Your older kids eat better than I do.  LOL  You've done a great job with their eating habits.  Do try the 'food chaining' book I mentioned.  It's a great way to introduce food.  My son has been slow going with food. But he currently will eat a balanced diet.  He refuses to this day to eat many things based on texture or if it's 'mixed'.  He most likely will always be a picky eater.  But he is not alone.  so, I'd strive to have your son eat a healthy diet.  Some kids with autism will eat very few items.  It's an ongoing challenge.  My son with his sensory issues is more willing to grow what he eats than that.  We can go to a restaurant and always find something he likes.  
1 Comments
Hi Special Mom,

He definitely has language delays in all areas. Cognitive delays are apparent as well because he can't follow easy puzzles and shape sorters. He doesn't respond to his name, point or gesture. He has, I see this now, regressed in speech. He did lose his words. He only eats two things or a few. He tested for low iron.

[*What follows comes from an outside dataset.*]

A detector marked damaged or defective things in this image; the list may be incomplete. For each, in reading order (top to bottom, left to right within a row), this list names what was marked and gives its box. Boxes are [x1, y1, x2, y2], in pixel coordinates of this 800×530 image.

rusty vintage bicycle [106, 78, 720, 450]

I am not sure he will get ASD label because he lacks any drumming, repetitive behavior. His fine and gross motor skills are shockingly high. He does share in joint interaction. He has eye contact.

All of his areas of struggle seem centered on communication. Maybe he has speech and language impairment.

I don't know if he can get ASD label without behavioral issues as he doesn't engage in temper tantrums or fussiness. I leave him in childminding occasionally to run, he fares fine. He likes other kids.

On February 27 I am beginning to deal with a private clinic. They can formally diagnose him. He will be a tough case to crack. I have heard mild autism maybe from both pediatrician and doctor. Both also said he may also grow out of this since he doesn't have classic autistic signs.

I am more on the path of early intervention, so I will get him the help now. It seems now that he isn't as much like your son as I'd originally hoped.

Thanks and please share your thoughts.